The whole listing below should be printed again exactly, with no images.
Start of SOURCE RECORDS
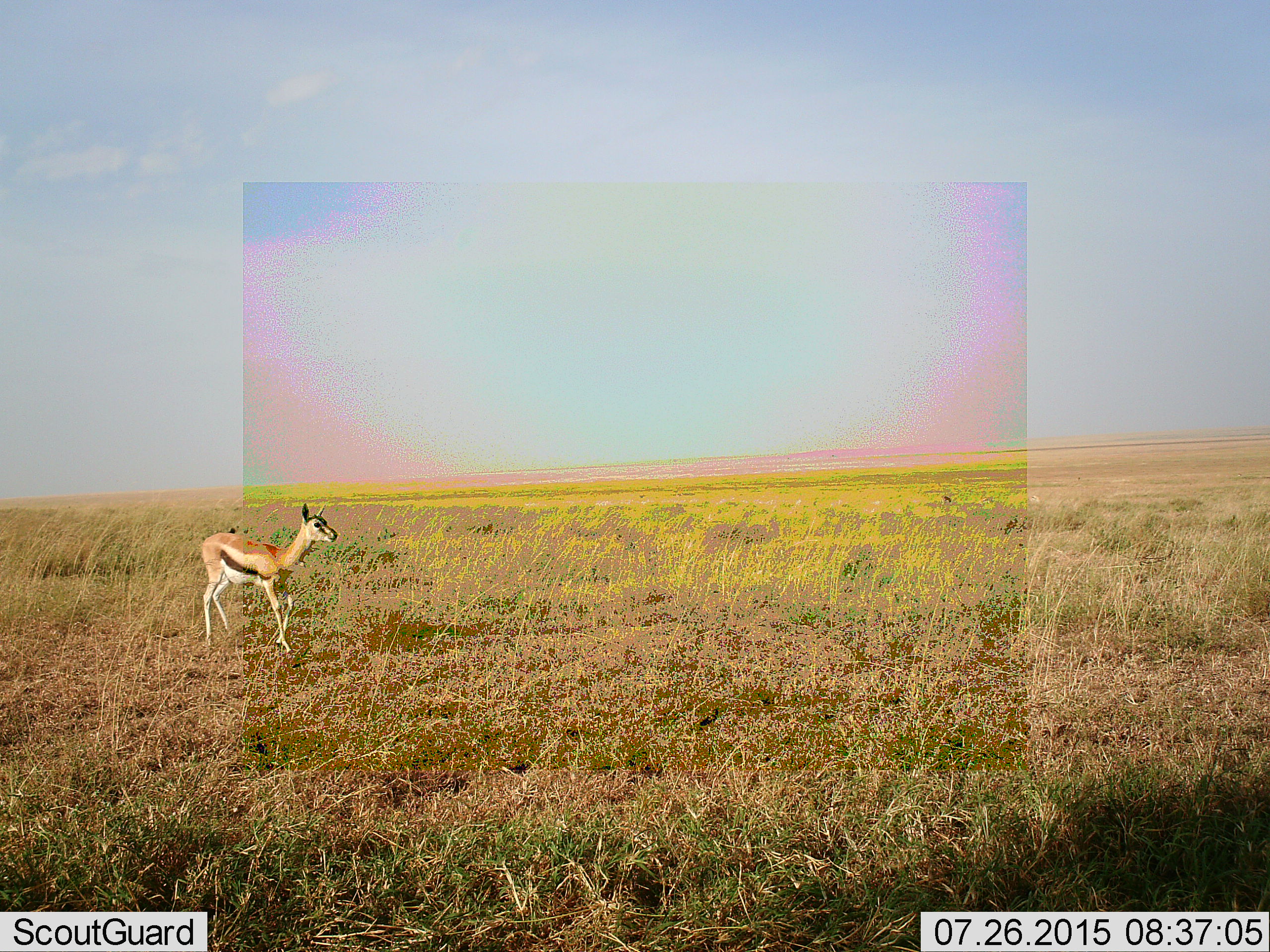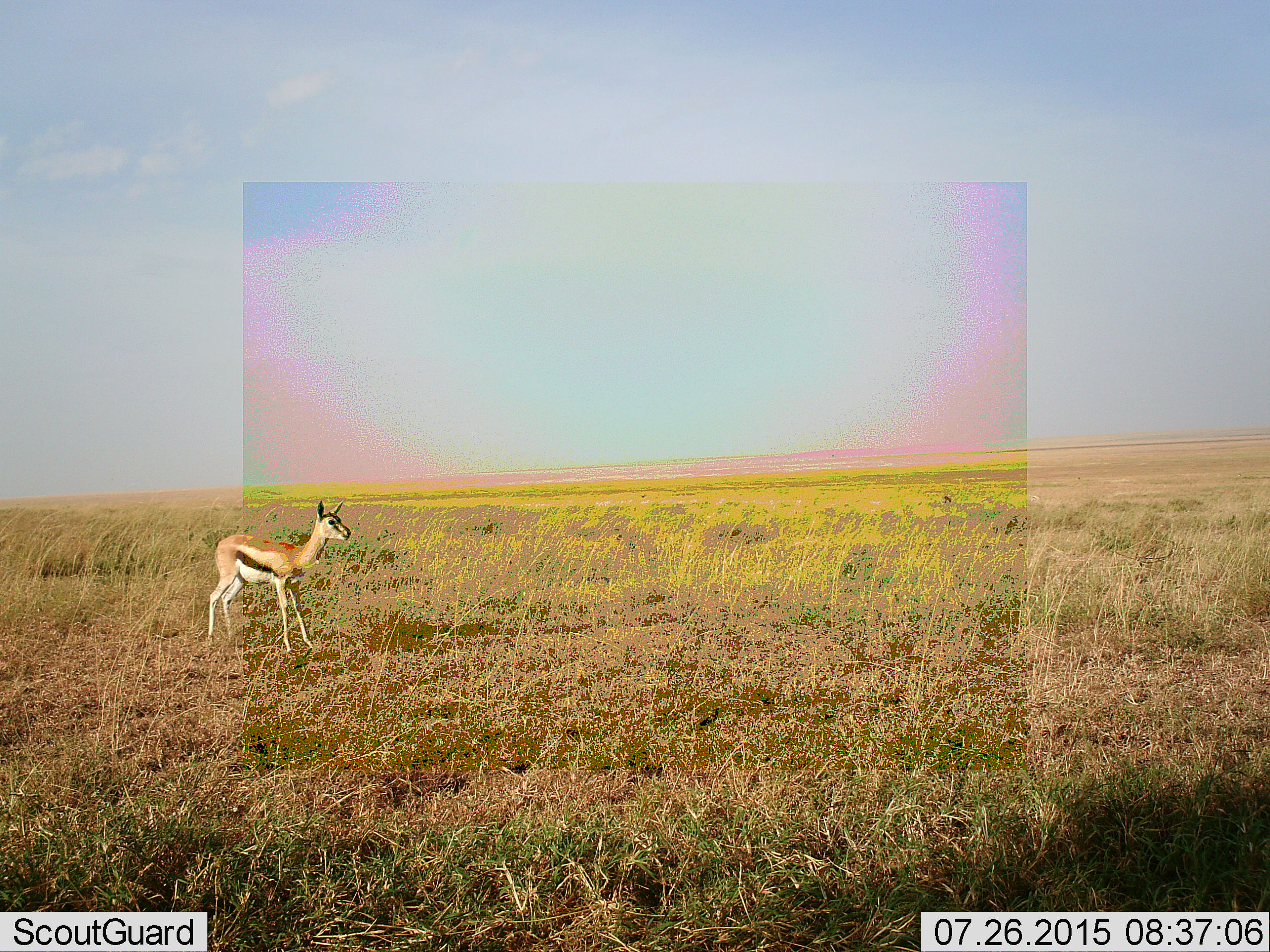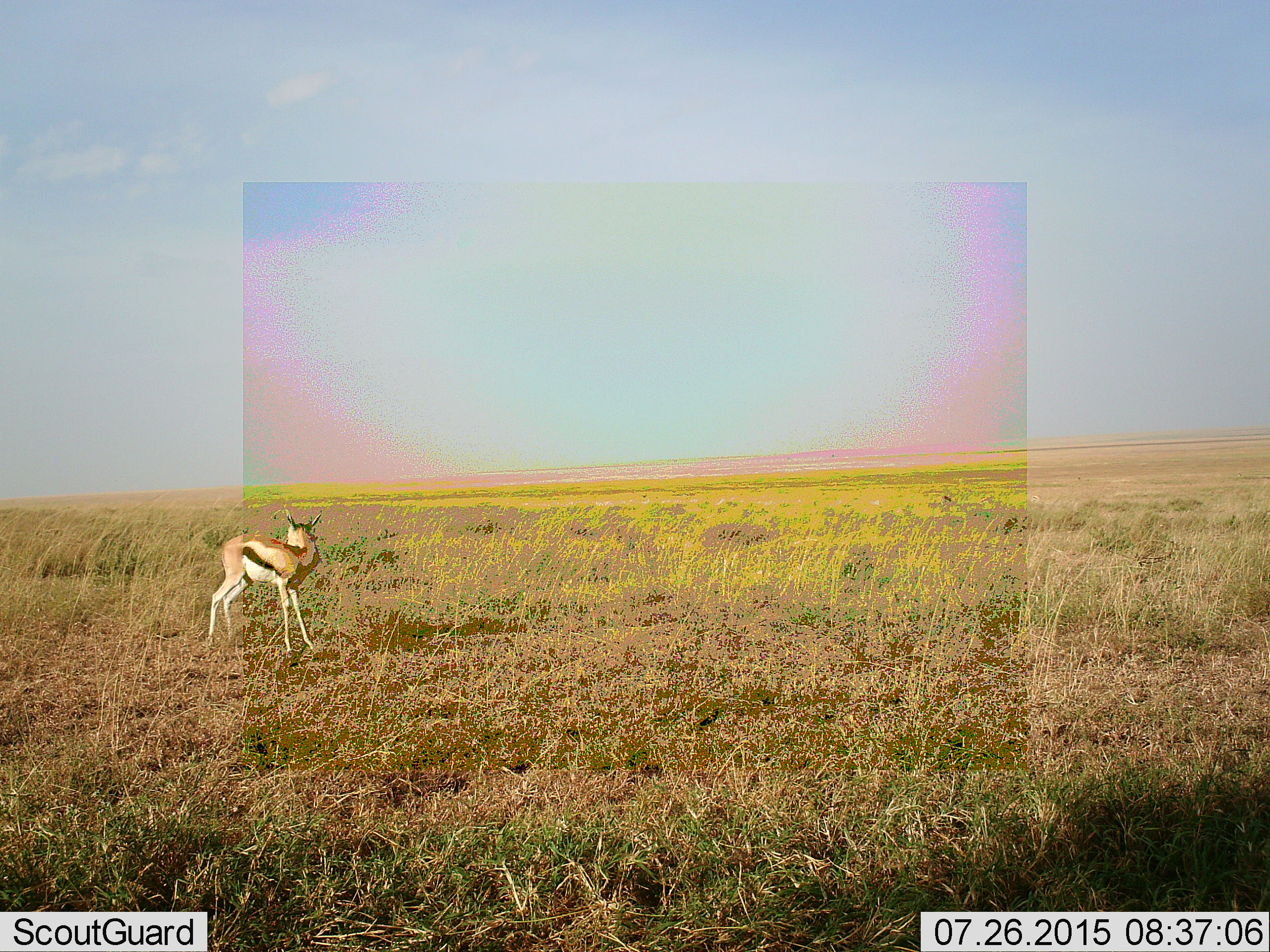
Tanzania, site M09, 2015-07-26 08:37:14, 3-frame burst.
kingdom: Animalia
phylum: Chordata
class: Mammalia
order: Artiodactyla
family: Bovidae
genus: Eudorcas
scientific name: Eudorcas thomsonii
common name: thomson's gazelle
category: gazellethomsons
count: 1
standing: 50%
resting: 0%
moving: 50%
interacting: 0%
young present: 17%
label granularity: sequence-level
End of SOURCE RECORDS
## YOUR RESPONSE
Tanzania, site M09, 2015-07-26 08:37:14, 3-frame burst.
kingdom: Animalia
phylum: Chordata
class: Mammalia
order: Artiodactyla
family: Bovidae
genus: Eudorcas
scientific name: Eudorcas thomsonii
common name: thomson's gazelle
category: gazellethomsons
count: 1
standing: 50%
resting: 0%
moving: 50%
interacting: 0%
young present: 17%
label granularity: sequence-level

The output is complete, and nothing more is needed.